For organisations with a smaller amount of activities, this will be feasible to do.For organisations that use AidStream to publish many activities,for multiple donors, it’s going to be a headache, so the more time and warning you can give, the better.

Unfortunately, as soon as funders link an open, public good like IATI to withdrawing funding which an organisation receives to run their programmes (which vulnerable people depend on) it gets a lot more complicated than just excluding data and teliing organisations to update it as and when.

(Andy Lulham) #23

@SJohns: I’ve replied on twitter with a suggested approach that doesn’t involve removing existing IATI data.

(Steven Flower) #24

Thanks again @SJohns

I think we are into some of the implementation details , based on the agreement of the principles above.

@andylolz would it be possible to share your twitter feedback in a new thread, where we can discuss this in a dedicated space? @SJohns by no means am I saying we should ignore this - but I want to keep this thread to our shared three principles.

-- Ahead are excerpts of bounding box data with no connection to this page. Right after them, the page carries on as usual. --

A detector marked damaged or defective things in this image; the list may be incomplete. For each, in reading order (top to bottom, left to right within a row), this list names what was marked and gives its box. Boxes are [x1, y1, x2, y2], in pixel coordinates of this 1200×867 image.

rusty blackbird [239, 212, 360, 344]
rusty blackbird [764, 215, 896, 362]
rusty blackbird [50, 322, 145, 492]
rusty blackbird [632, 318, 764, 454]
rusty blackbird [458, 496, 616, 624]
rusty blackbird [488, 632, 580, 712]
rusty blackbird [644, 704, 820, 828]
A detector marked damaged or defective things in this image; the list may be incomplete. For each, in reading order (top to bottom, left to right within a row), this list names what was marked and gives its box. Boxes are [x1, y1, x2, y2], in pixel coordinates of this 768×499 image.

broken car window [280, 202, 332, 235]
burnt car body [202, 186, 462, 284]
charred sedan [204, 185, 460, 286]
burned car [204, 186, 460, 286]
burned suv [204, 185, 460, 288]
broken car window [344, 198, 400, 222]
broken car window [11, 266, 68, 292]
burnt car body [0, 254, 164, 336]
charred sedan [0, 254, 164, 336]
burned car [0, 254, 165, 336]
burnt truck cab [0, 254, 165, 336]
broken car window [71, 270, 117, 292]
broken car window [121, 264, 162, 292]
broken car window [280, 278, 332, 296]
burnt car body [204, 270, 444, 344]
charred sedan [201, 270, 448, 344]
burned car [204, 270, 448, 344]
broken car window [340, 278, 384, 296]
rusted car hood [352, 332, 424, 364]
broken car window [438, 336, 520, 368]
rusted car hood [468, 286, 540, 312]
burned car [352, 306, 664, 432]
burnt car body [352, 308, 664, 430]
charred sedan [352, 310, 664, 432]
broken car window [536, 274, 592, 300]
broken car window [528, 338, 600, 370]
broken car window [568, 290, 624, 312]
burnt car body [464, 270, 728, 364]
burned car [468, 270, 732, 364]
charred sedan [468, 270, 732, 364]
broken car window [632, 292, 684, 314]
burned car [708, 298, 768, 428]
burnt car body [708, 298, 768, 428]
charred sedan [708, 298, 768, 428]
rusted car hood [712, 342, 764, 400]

Just in the same way we have a new discussion on follow-ups for licencing, we should detail the support needed for Aistream publishers in a concentrated channel.

(Steven Flower) #25

Hi everyone

I’m just flagging that our technical advice to the @IATI-techteam & partners via @siemvaessen looks to be a clear line on the datastore initially ingesting data that is:

  • Valid to the relevant schema
  • Openly licenced
  • Version 2.0x (but actively checking valid/open 1.0x data alongside this)

As we can see, there are follow ups and actions elsewhere, but I wanted to thank everyone for their input here, and pass onto @KateHughes in terms of implementation of the datastore. Thanks!